### AUFGABE
Gib aus den Daten die Zeilen unverändert wieder, beginnend mit der Zeile, die „What is the physical“ enthält, bis einschließlich der Zeile, die „14440 millimetres“ enthält.

### DATEN
------------
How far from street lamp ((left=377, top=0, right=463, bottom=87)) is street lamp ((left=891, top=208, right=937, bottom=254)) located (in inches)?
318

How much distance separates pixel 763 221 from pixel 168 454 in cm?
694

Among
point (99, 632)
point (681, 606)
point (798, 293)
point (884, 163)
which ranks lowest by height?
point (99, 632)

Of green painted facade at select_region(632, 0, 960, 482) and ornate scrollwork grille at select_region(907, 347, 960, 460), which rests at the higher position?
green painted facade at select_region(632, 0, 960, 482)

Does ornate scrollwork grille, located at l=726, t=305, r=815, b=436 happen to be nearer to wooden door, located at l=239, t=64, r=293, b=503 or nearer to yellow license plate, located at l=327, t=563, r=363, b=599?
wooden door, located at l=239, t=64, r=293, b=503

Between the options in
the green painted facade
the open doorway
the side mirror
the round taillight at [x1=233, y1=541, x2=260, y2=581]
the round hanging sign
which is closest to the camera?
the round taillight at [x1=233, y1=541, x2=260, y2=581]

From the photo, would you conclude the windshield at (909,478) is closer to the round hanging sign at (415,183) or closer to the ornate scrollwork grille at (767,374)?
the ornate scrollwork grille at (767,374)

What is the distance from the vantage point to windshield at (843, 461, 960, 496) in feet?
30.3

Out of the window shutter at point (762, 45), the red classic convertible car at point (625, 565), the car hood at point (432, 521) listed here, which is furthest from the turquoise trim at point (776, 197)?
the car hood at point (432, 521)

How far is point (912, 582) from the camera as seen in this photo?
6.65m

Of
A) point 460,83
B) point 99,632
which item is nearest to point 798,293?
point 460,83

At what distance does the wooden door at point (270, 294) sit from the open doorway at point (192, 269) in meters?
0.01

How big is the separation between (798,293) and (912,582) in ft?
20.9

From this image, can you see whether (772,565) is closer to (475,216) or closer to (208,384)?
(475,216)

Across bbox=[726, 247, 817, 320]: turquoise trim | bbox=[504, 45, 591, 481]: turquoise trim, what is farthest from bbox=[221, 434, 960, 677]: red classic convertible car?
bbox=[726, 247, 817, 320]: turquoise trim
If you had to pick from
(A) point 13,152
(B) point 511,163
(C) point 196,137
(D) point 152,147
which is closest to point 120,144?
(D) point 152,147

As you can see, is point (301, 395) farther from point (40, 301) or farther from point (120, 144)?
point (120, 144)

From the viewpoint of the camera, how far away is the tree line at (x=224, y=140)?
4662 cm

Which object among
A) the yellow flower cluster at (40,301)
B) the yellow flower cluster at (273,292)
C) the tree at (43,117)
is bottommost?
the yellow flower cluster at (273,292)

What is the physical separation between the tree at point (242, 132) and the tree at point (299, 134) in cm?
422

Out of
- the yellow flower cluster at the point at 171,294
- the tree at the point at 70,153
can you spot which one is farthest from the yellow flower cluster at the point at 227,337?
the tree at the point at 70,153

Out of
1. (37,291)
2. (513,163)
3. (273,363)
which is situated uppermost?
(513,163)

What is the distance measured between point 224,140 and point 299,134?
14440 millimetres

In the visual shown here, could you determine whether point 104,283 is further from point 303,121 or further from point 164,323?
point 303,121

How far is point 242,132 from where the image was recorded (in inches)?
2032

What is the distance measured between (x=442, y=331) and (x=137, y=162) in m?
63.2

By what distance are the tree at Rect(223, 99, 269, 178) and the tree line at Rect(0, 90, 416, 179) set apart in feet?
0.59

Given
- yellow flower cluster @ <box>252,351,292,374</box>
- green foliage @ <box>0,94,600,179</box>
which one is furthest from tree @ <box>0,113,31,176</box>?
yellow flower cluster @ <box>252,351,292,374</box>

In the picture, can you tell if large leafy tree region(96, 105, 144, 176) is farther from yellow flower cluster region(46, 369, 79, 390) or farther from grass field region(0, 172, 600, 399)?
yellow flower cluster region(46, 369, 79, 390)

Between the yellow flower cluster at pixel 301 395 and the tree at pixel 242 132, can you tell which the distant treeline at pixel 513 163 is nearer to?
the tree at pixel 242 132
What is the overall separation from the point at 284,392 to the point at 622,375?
------------
### VOLLSTÄNDIGE AUSGABE
What is the physical separation between the tree at point (242, 132) and the tree at point (299, 134) in cm?
422

Out of
- the yellow flower cluster at the point at 171,294
- the tree at the point at 70,153
can you spot which one is farthest from the yellow flower cluster at the point at 227,337?
the tree at the point at 70,153

Out of
1. (37,291)
2. (513,163)
3. (273,363)
which is situated uppermost?
(513,163)

What is the distance measured between point 224,140 and point 299,134?
14440 millimetres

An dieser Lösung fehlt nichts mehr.